A empolgada e excitada Advogada Oliveira já havia sido levada às alturas, achando que veria os milagres do Éden, mas lá em cima não havia nada, apenas um bando de pássaros bobos voando à sua frente.
Ela sentia-se como um desses pássaros bobos.
Sem palavras.
Realmente sem palavras.
Ela meio que se levantou, "Senhorita Heloísa, por favor, diga-me, em qual estado mental maravilhoso você estava quando fez essa pergunta? Você não acha que isso é um insulto para ele?"
Heloísa: "Ele perguntou primeiro."
"... Ele perguntou quanto custa para dormir com você, se é caro?"
Thalita franziu a testa, prestes a puxar uma faca imaginária de oito metros.
Então ouviu Heloísa dizer novamente: "Não, ele disse que se eu quisesse dormir com ele, seria outro preço."
"............"
??
!!
A Advogada Oliveira, arrastando sua faca de oito metros, ficou em silêncio, perplexa, sentou-se no chão, passando o cabelo de um lado para o outro, sem conseguir entender. Finalmente, segurou os ombros de Heloísa e perguntou seriamente: "Você tem certeza de que ele disse isso?"
Com a pergunta de Thalita, Heloísa hesitou: "… Acho que sim."
Thalita: "Acho! Num momento crucial você me vem com ‘acho’? Você estava bêbada!!"
Dizendo isso, ela sentiu um leve cheiro de bebida vindo de Heloísa.
Muito leve.
Heloísa acenou com a cabeça, mostrando dois dedos: "Bebi um Gatinho."
Thalita a soltou... e decidiu que sua faca de oito metros seria melhor utilizada para se auto-infligir.
Heloísa virou-se triste, refletindo contra o encosto do sofá.

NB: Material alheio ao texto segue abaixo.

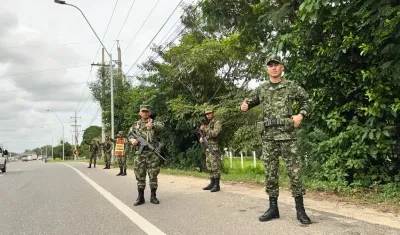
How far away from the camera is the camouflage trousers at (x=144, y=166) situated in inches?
265

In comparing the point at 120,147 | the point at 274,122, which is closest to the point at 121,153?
the point at 120,147

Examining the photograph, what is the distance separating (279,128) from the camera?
480 cm

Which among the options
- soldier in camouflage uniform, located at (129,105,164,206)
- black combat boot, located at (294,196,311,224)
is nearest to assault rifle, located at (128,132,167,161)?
soldier in camouflage uniform, located at (129,105,164,206)

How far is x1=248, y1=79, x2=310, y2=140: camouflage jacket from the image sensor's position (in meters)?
4.78

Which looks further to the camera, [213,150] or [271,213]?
[213,150]

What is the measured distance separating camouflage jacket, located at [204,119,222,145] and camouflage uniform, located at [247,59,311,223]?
11.0 ft

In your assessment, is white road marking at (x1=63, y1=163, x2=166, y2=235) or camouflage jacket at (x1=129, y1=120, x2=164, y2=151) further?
camouflage jacket at (x1=129, y1=120, x2=164, y2=151)

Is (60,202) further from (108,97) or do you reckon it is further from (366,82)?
(108,97)

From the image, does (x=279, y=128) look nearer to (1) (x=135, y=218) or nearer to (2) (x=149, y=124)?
(1) (x=135, y=218)

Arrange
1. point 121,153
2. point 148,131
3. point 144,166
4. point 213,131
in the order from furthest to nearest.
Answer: point 121,153 < point 213,131 < point 148,131 < point 144,166

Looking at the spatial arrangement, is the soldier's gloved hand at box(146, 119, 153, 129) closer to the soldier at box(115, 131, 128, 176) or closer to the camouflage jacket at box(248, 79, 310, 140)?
the camouflage jacket at box(248, 79, 310, 140)

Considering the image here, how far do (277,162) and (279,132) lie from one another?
43cm

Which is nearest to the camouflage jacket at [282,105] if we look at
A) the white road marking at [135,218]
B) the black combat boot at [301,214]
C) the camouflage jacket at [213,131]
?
the black combat boot at [301,214]

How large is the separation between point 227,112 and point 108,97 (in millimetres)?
15885
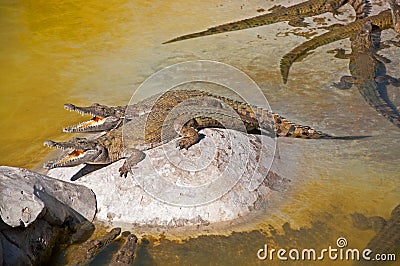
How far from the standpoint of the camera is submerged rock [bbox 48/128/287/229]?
3.86m

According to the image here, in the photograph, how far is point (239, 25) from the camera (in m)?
7.47

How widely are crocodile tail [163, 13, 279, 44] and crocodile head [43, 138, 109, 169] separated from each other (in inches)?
122

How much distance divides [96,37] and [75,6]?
5.15 feet

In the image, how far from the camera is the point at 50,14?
8.21 meters

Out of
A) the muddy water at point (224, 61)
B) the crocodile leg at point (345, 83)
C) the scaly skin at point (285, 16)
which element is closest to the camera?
the muddy water at point (224, 61)

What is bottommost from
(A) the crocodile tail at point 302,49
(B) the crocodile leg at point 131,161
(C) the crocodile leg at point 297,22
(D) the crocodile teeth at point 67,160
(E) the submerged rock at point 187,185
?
(E) the submerged rock at point 187,185

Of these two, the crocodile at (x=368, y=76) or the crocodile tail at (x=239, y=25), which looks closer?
the crocodile at (x=368, y=76)

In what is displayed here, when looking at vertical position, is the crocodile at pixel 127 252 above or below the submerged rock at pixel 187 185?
below

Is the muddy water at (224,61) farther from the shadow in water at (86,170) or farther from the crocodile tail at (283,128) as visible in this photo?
the shadow in water at (86,170)

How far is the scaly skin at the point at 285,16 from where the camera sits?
7.33 m

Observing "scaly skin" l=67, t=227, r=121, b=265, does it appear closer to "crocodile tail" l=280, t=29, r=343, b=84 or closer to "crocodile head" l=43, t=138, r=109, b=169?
"crocodile head" l=43, t=138, r=109, b=169

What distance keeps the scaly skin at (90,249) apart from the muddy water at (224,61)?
0.93 feet

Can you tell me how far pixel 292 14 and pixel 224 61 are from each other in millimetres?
2032

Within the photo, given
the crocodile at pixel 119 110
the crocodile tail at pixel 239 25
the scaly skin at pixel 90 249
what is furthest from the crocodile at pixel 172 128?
the crocodile tail at pixel 239 25
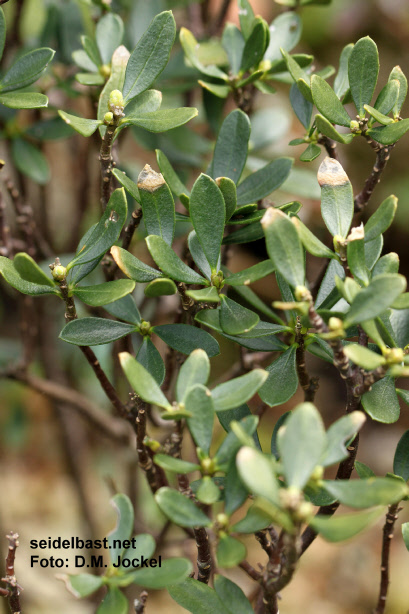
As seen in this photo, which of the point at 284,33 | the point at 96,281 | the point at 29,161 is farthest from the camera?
the point at 96,281

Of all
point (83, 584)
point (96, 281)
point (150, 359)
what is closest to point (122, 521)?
point (83, 584)

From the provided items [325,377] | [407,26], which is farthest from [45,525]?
[407,26]

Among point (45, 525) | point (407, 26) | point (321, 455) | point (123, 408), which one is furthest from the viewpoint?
point (407, 26)

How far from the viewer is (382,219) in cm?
54

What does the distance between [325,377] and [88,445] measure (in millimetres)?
891

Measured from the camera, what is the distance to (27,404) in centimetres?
207

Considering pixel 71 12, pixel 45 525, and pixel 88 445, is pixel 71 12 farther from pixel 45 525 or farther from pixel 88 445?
pixel 45 525

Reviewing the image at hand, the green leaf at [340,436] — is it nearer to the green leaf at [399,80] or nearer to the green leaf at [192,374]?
the green leaf at [192,374]

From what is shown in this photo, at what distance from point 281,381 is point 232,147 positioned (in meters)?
0.29

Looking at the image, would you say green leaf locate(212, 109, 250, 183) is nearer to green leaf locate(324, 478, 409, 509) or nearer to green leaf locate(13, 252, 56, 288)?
green leaf locate(13, 252, 56, 288)

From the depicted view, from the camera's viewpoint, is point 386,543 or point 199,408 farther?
point 386,543

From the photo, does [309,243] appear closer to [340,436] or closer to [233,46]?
[340,436]

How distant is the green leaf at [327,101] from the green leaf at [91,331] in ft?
1.00

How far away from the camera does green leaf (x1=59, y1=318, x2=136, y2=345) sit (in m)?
0.59
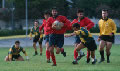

Ai, ai, ai, ela não deveria ter perdido o controle, a luxúria é uma armadilha.
Como ela vai encará-lo depois disso?
Thalita viu uma sacola de comida caída no chão, pegou-a, desatando o nó enquanto tentava confortar Heloísa, "Já foi feito, já foi dito, o que mais pode fazer? Ei, por que você amarrou dois nós tão apertados!"